Gather each line below that contains the word "lake".

+--

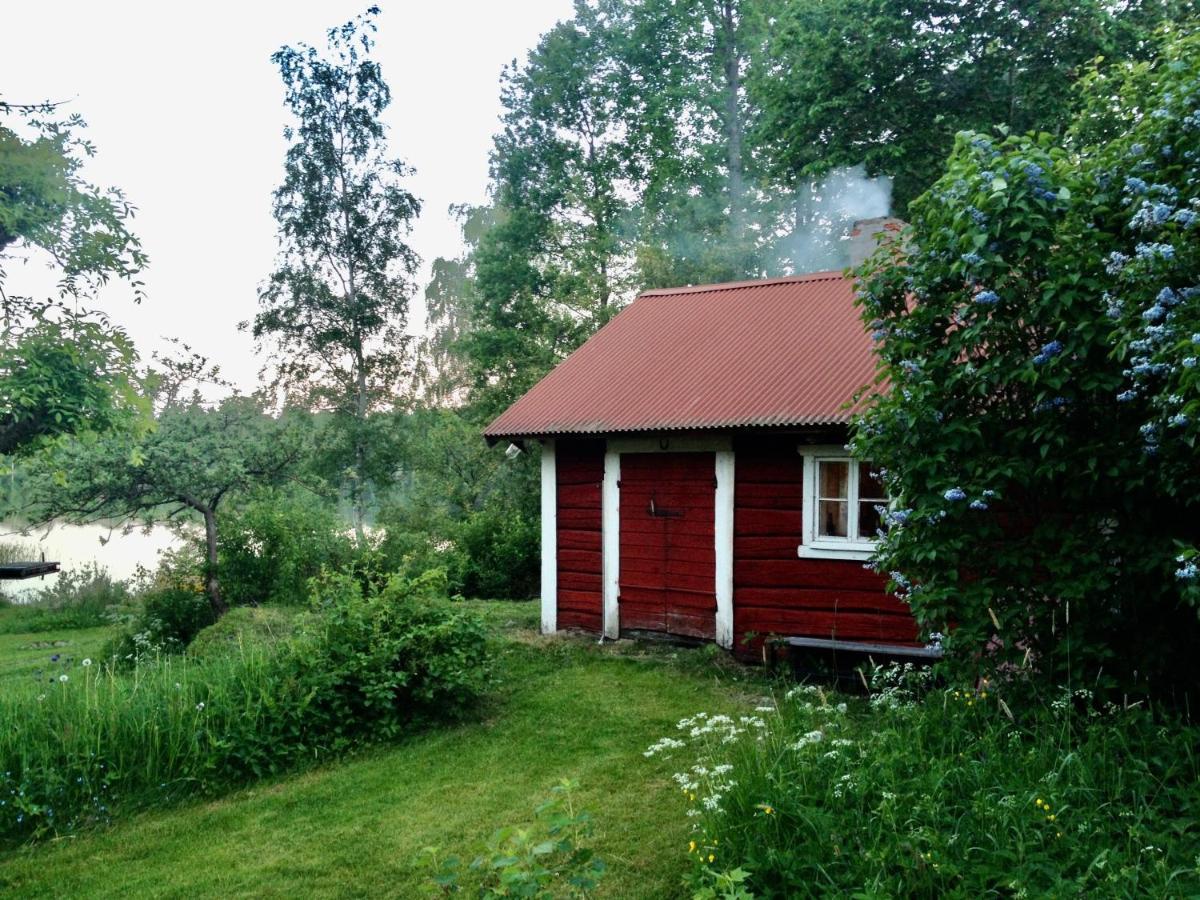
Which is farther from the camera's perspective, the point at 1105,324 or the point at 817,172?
the point at 817,172

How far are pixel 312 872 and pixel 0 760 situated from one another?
2685 mm

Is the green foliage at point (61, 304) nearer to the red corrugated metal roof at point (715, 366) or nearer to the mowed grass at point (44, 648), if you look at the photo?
the mowed grass at point (44, 648)

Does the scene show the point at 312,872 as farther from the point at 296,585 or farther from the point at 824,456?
the point at 296,585

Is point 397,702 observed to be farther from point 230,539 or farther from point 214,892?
point 230,539

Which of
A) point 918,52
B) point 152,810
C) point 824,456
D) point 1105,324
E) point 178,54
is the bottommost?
point 152,810

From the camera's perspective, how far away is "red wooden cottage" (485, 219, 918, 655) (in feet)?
28.4

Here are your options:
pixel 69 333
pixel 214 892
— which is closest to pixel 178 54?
pixel 69 333

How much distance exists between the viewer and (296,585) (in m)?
13.0

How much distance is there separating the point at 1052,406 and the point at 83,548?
29.8 meters

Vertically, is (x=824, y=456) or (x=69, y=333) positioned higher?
(x=69, y=333)

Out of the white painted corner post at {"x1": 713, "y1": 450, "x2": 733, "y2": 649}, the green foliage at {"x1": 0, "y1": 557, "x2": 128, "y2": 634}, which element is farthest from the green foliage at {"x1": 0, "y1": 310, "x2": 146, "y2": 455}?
the white painted corner post at {"x1": 713, "y1": 450, "x2": 733, "y2": 649}

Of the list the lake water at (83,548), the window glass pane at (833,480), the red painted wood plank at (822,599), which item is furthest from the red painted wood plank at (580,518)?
the lake water at (83,548)

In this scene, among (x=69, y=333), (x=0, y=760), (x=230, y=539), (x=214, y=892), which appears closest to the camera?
(x=214, y=892)

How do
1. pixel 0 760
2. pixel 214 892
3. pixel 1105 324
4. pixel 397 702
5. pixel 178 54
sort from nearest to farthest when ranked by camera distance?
pixel 1105 324 → pixel 214 892 → pixel 0 760 → pixel 397 702 → pixel 178 54
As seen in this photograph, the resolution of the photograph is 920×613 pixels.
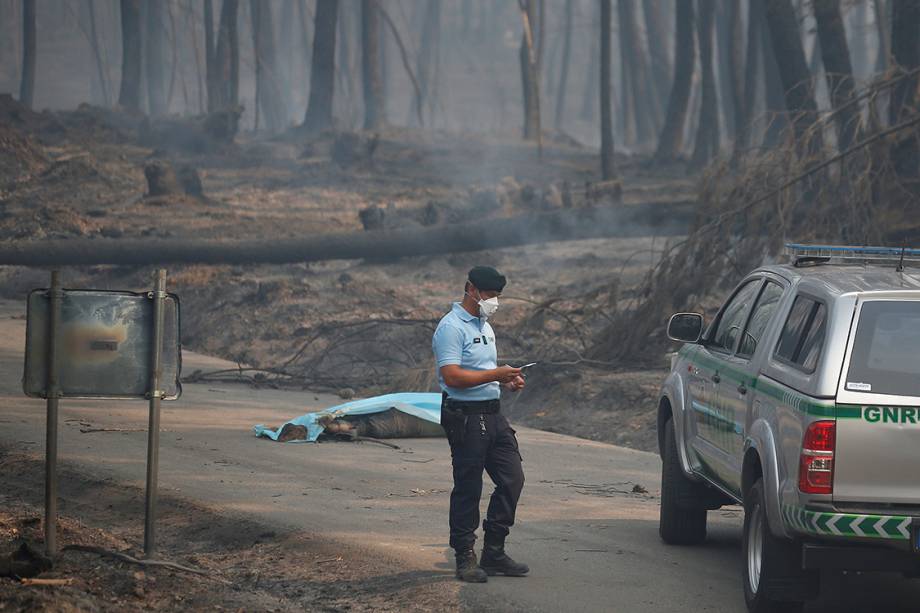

+--

> **Written response**:
Of the list the lake water at (83,548), the window glass pane at (833,480), the red painted wood plank at (822,599), which item is furthest from the red painted wood plank at (580,518)?
the lake water at (83,548)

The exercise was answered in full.